Feynman talked about an "extra" kind of integrity, where one bends over backwards to show how one might be wrong. In my field (organic chemistry), this is de rigeur, and it is enforced by the fact that you can release a paper on one day and have people report on how replicable it is within 24h.
For a much fuzzier field like economics, where the line between knowledge and opinion is extremely blurry, this "bending over backwards" to show how you might be wrong should be applied 100x .
Umm, that's not true. In plenty of fields it's common not to publish the raw data, and instead publish only some graphs that summarize a huge data set down to a couple of data points. This includes biology, physics, and medicine. On the contrary, people actively "protect" and "guard" their data. And yes, that's a big problem.
Or they selectively release data. A personal example: a researcher was happy to give me unpublished data for a famous study which turned in an exciting research; then I asked about a pilot study she led which the technical report indicated was turning in a null result - all of a sudden, of course she would not give me any of the data and told me I shouldn't be relying on unpublished research!
I avoided Poli Sci at every turn, so this is actually an honest question: how much science is in Poli Sci? It actually seems a bit like Computer Science, in that, if the degree has the word Science in it, it probably isn't.
There's quite a bit of data-anlytics type stuff in quantitative poli-sci these days. Now whether it's good science or not varies, much like in the rest of "big data", where there's no guarantee that either the data or the analysis is always good. There's some very careful stuff, and a lot of data-dredging on datasets of convenience (or over-extrapolation from limited data sets).

Stored items
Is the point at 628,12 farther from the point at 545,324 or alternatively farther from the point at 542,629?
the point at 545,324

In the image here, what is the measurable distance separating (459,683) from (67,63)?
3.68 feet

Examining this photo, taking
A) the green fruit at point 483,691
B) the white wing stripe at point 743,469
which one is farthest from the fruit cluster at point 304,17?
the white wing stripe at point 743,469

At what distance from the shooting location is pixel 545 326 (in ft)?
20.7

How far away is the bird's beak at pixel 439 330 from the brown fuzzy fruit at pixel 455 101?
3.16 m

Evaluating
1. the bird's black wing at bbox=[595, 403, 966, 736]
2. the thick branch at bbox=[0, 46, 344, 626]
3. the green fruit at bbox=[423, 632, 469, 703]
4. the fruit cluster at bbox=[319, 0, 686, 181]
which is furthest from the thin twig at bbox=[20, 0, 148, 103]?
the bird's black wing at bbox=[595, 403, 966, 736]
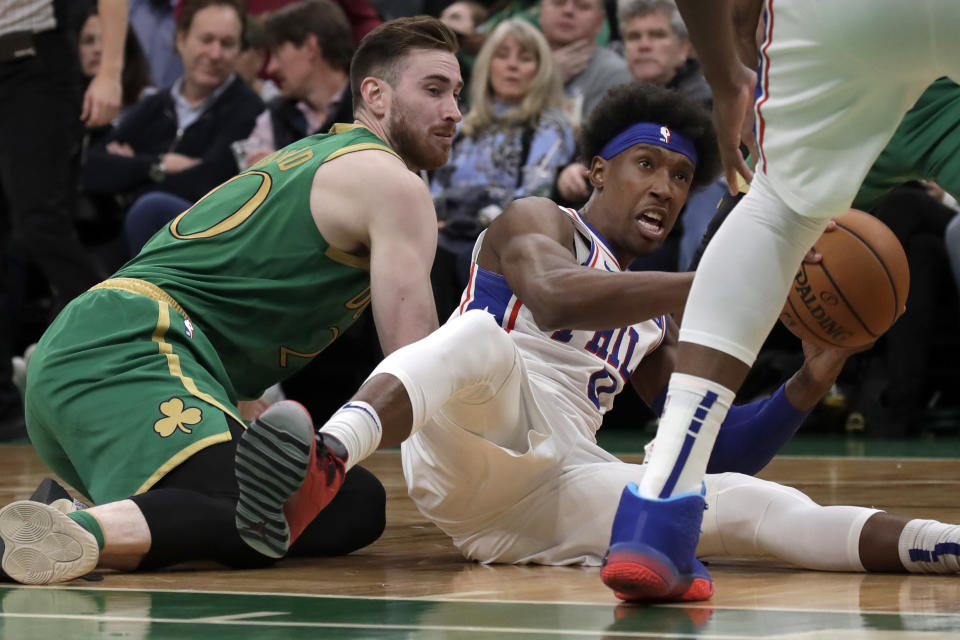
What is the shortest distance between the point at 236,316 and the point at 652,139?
1172mm

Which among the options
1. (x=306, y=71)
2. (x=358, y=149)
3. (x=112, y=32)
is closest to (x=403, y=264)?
(x=358, y=149)

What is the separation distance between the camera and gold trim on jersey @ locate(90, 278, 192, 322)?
11.3ft

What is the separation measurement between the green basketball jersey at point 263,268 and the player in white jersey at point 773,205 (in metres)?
1.26

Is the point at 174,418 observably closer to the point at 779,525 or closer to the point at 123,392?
the point at 123,392

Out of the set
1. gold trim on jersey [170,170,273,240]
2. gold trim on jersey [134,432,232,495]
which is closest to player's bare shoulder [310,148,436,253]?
gold trim on jersey [170,170,273,240]

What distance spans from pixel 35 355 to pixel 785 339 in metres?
4.90

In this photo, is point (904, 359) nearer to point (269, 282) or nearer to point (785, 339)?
point (785, 339)

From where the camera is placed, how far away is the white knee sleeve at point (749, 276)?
2453mm

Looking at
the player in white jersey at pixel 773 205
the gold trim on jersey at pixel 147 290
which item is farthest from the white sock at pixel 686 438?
the gold trim on jersey at pixel 147 290

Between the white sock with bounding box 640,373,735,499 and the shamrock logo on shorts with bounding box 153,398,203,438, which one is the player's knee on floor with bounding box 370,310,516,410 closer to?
the white sock with bounding box 640,373,735,499

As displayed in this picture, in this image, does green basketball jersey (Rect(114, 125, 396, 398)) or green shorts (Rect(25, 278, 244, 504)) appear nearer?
green shorts (Rect(25, 278, 244, 504))

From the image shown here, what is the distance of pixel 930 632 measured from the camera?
218 cm

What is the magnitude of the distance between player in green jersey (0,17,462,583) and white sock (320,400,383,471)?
57cm

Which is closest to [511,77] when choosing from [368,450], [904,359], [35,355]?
[904,359]
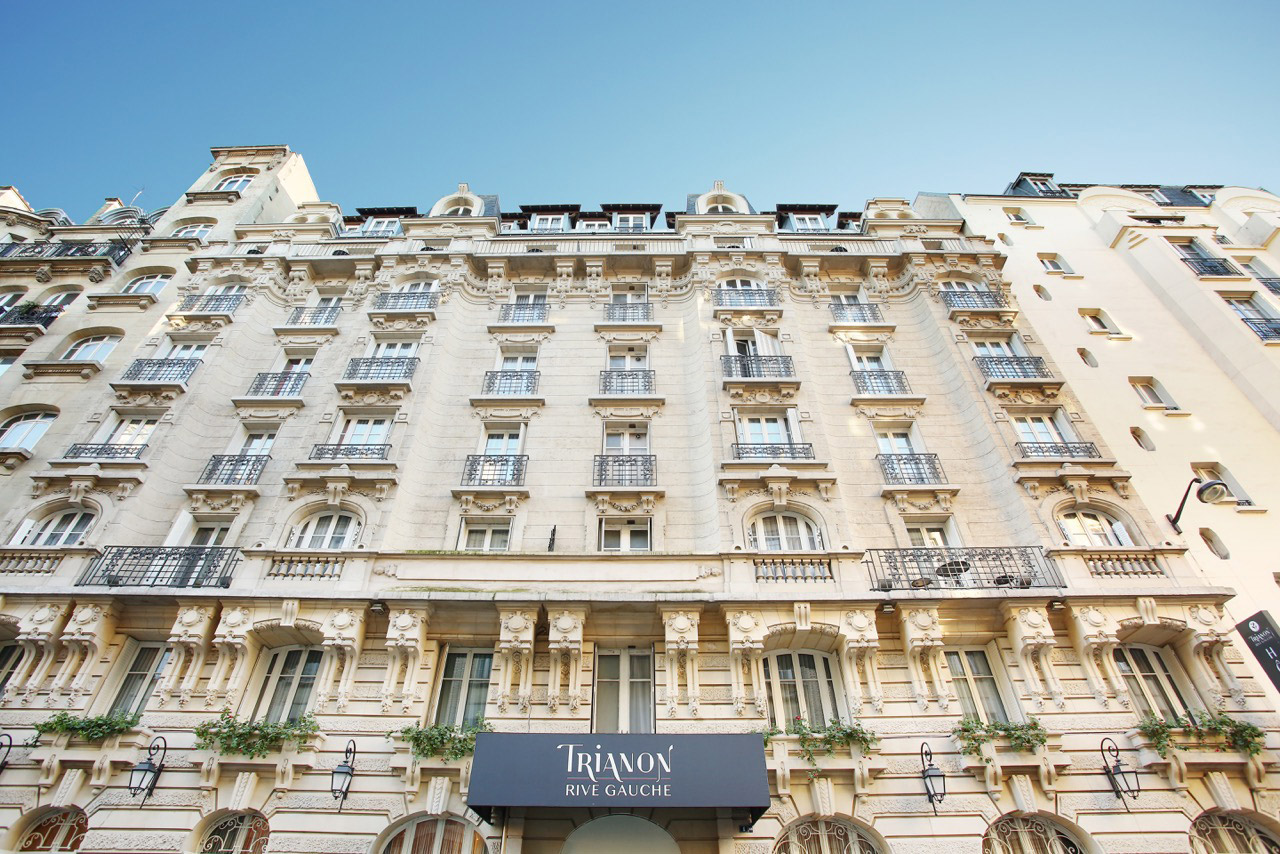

- Goal of the exercise
Write the next part of the discussion about research integrity and data sharing, picking up after its last sentence. Nothing in the listing is required here.

- Answer section
More traditional poli-sci is scientific in the sense of the social sciences, which has a fairly long history of epistemological debate I'm only vaguely familiar with. I think I would probably call it scientific in a certain sense, but maybe a different word is needed. I'd group it vaguely with disciplines like anthropology, archaeology, and linguistics as areas with quite a bit of methodological diversity, but still a more empirical orientation than you find in the humanities. Part of the issue is that there is data, but how to interpret the data is complex ("there is no such thing as raw data"). Though for mostly institutional reasons there are some people who are more philosophers or historians who also happen to be in poli-sci departments.
Exactly. We had two extremes at my department where one professor felt PS should be regarded as a hard science, and one that felt it belonged in the Humanities department.
At my school, it depended heavily on what your focus was. We had three professors, each focusing on their own area of specialization: American politics, international politics, and theory.
The American politics professor had an academic pedigree and insisted that Political Science could and should be a hard science backed up by facts and numbers. In his papers you need statistics, studies, and graphs. He focused very much on the methodology of your research and how well you could back up your claims with solid evidence.
The theoretical professor appreciated hard facts but it was much more important to him that you had a well-reasoned argument, and as _delirium said, would much rather read a 10-page paper full of epistemological debate than one twice that filled with detailed Bayesian analysis.
The international politics professor didn't care because he had tenure.
Yes it would because the test of scientific knowledge is whether it be confirmed with a different data set.
If a conclusion is only provable with one specific data set, then it can hardly be considered a universal objective truth of nature.
By analogy: if I drop a hammer and tell you that gravitational acceleration is 9.8 meters per second squared, you don't need to come over to my house and borrow my hammer to test it.
Sharing data and code is helpful for error checking, as it was in this case.
In this case the main publication that had impact was a book, which even in the physical sciences tend to be reviewed under different standards. There is some pretty out-there stuff published by major physicists in book form.